CDF provides services under contract to some 160 local fire service entities in California.  They are a professional organization, which will clean up the local mess and provide fire protection without the strife our local boards have had to endure for years.  We will receive better service and the support of a large organization for less money than it is now costing us.

There will be more scare tactics and misinformation spread by firefighters opposed to the CDF contract as time for the final decision by the two boards approaches.  I believe it will get very ugly and hope the citizens of the coastside will take the time to attend the public meetings and study the facts before supporting any referendum against the decision of the local elected fire boards to contract with CDF.

Ed Hawkins wrote:

“I have read the grand jury report on the district.  As a fire service professional and labor leader, I do not see anything in that report that cannot be resolved if the parties agree to try.”

Trying was not the recommendation of the Civil Grand Jury.  It was to consolidate and contract out services.  We have had two professional Interim Fire Chief’s with decades of experience and no dog in the fight come in and say the Department was dysfunctional and recommend contracting out for services.

Ed Hawkins wrote:
“As to solutions, we are attempting to discern the nature of the problems the board thinks a sellout to CDF will resolve. Since the board will no engage us on the issues… We don’t have the solutions in our pocket but we do have the expertise, experience, and leadership to help if the board lets us.  Unfortunately they are not interested. “

So, you don’t know and the people you need to sell your solution to, when you finally get around to having one, won’t meet and confer with you.  Why should the citizens treat this as a credible proposal and not another stalling tactic?

The Boards have listened to your comments in public meetings along with mine, other citizens, Linestaff, former Linestaff, Volunteers and their families.  You represent one set of stake holders.  You have the same access we all do.  Welcome to the two minute speaking limit club.

Kathryn Slater Carter wrote:

“For full disclosure, Ed Hawkins is the a representative of the union local currently representing the HMB firefighters.  His is the union that will loose union dues if we contract with CDF.”

Ed Hawkins should also disclose who his current employer is and what Union and Local represents the CDF Linestaff.

Wow so many issues raised at once.  I hope I can resolve them.  I recognize that a discussion with people whose minds are made up may not have a desired effect but since I am the spokesman for this local union I will try anyway. 

If, after an honest and open debate of the issues, the taxpayers in Half Moon Bay are asked and they indicate via majority rule they want to give up a local department and allow a state takeover we have absolute respect for that.  That is not a decision the Grand Jury should make.

(Entries on spatial positioning)
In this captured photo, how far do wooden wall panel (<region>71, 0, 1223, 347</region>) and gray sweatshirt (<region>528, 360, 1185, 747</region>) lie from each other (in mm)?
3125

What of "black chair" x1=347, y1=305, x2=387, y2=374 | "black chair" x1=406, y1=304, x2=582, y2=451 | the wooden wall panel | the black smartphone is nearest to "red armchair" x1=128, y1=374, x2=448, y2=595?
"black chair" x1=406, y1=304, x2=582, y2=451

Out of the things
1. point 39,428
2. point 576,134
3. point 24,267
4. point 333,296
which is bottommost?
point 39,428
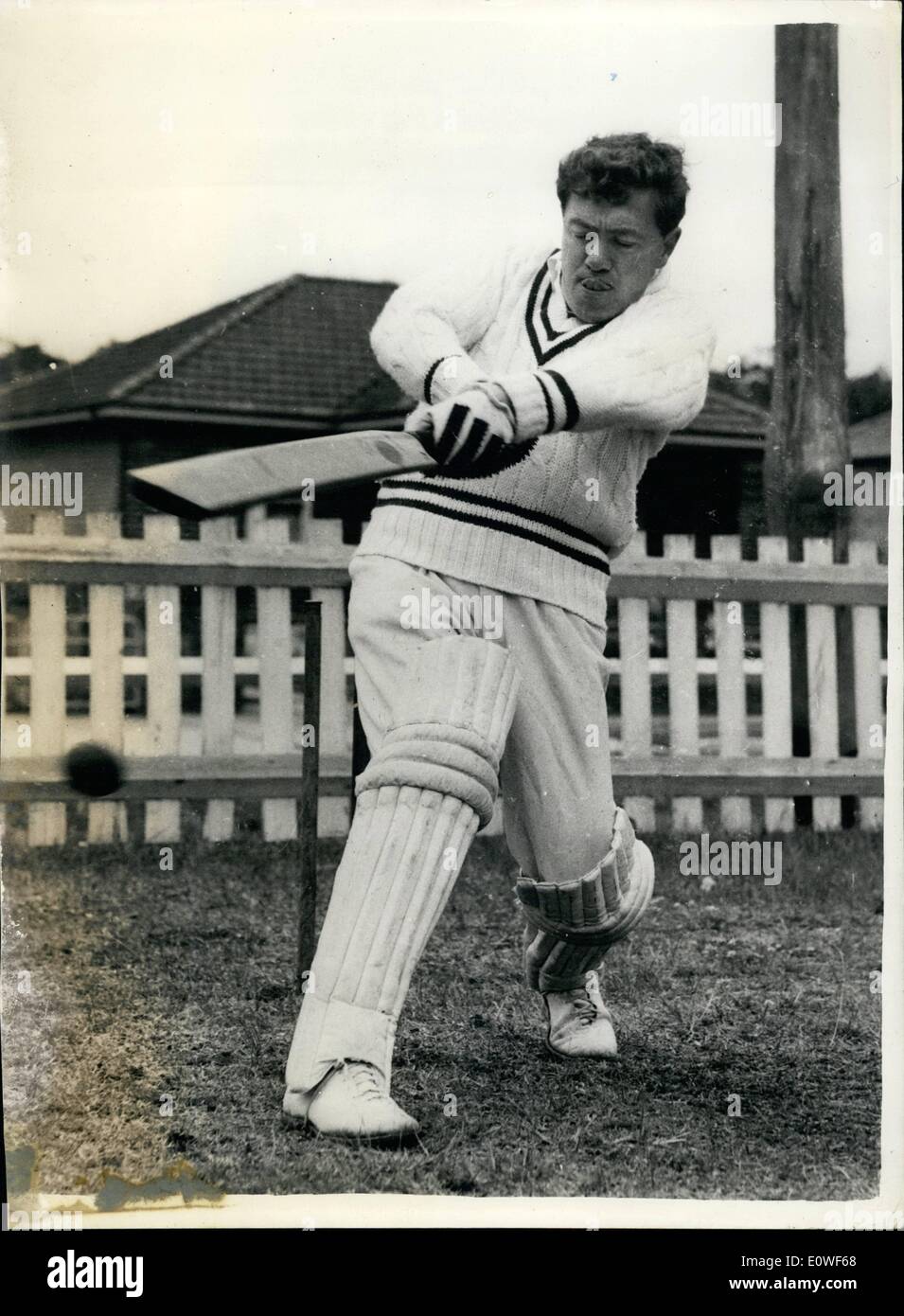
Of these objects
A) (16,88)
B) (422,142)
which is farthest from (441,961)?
(16,88)

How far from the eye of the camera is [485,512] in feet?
7.70

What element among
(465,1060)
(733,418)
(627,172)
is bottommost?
(465,1060)

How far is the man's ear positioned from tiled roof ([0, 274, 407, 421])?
1.66 feet

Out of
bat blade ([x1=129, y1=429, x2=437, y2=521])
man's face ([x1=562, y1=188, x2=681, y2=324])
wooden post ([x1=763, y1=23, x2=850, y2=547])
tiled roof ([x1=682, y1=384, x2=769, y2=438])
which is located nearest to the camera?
bat blade ([x1=129, y1=429, x2=437, y2=521])

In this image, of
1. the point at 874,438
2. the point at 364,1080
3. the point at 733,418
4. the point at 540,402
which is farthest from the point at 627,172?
the point at 364,1080

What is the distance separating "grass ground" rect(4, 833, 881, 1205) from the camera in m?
2.23

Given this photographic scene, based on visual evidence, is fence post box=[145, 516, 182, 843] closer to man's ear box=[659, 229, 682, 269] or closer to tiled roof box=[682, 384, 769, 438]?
tiled roof box=[682, 384, 769, 438]

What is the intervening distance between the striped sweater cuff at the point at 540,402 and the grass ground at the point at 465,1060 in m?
1.10

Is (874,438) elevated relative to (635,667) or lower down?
elevated

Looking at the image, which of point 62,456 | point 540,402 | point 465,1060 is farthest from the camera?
point 62,456

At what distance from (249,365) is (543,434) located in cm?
116

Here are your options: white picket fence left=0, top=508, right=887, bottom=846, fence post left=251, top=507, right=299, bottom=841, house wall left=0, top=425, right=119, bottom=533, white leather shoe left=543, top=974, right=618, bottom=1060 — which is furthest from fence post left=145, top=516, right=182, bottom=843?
white leather shoe left=543, top=974, right=618, bottom=1060

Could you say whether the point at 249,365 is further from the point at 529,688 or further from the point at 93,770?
the point at 529,688

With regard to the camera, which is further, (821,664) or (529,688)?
(821,664)
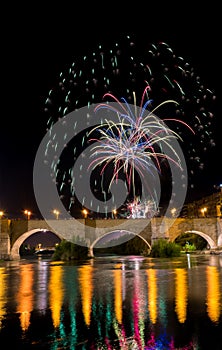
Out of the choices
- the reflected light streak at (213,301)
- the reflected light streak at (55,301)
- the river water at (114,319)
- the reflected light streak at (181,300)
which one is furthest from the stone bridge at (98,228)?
the river water at (114,319)

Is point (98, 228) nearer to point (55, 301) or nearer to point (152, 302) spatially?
point (55, 301)

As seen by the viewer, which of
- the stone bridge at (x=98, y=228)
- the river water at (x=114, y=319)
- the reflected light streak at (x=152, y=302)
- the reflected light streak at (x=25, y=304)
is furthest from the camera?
the stone bridge at (x=98, y=228)

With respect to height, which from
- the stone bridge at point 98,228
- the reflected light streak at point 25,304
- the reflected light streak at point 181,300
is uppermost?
the stone bridge at point 98,228

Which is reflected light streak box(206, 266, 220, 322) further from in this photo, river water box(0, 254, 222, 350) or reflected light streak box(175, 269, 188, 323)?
reflected light streak box(175, 269, 188, 323)

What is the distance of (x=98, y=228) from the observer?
67.5 meters

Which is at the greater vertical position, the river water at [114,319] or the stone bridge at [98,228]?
the stone bridge at [98,228]

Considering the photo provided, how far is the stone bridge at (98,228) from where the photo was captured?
6538 cm

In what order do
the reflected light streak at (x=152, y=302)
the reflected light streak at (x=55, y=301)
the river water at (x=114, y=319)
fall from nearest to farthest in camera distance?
1. the river water at (x=114, y=319)
2. the reflected light streak at (x=152, y=302)
3. the reflected light streak at (x=55, y=301)

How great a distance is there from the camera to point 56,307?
1351cm

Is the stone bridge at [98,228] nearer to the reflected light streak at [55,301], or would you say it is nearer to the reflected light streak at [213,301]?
the reflected light streak at [55,301]

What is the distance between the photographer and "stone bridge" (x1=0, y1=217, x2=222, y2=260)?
65.4m

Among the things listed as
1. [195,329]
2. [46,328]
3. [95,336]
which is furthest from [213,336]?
[46,328]

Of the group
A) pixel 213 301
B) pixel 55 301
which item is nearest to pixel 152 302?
pixel 213 301

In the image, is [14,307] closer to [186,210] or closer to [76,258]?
[76,258]
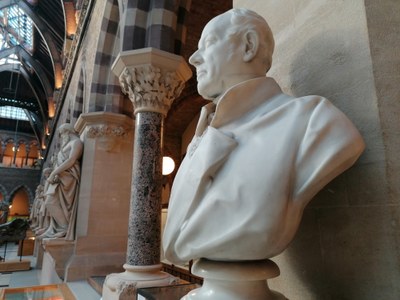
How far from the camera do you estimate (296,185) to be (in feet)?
2.51

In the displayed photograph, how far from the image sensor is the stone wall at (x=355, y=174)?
0.86 m

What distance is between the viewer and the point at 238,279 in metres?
0.80

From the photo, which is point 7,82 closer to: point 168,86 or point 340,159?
point 168,86

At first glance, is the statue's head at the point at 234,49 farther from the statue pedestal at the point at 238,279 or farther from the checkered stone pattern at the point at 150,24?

#### PROMPT 1
Quote the discussion of the CDF fire service contract from "So, you don’t" to "speaking limit club.".
#### PROMPT 2
Write what comes next in the discussion of the CDF fire service contract, picking up after its final sentence.

#### REPLY 1
So, you don’t know and the people you need to sell your solution to, when you finally get around to having one, won’t meet and confer with you.  Why should the citizens treat this as a credible proposal and not another stalling tactic?

The Boards have listened to your comments in public meetings along with mine, other citizens, Linestaff, former Linestaff, Volunteers and their families.  You represent one set of stake holders.  You have the same access we all do.  Welcome to the two minute speaking limit club.

#### REPLY 2
But for anyone who thinks other ideas should be considered we have stepped up with an offer to look at other solutions.  During the past 24 months we have worked closely with 5 city governments who were haveing financial problems and were interested in alternatives to a state take over.  Our joint efforts with those councils have been very productive.  The solutions took honest self-evaluation, work and cooperation on both sides.  Neither side simply pulled the best idea out of their pocket.  Our disappointment with the Half Moon Bay Board is they do not want to look at other alternatives. It could be they are so overwhelmed with issues they simply want to grab at the easiest way out.  We can end the labor stife and offer financial ideas, yes, including contract concessions. We can help work with other departments for shared management systems that save thousands.  To be fair, I cannot say any of these ideas be a silver bullet that saves HMB.  The answers come from a cooperative look at all ideas.  We really can help, but it is unlikely we will get a meaningful chance.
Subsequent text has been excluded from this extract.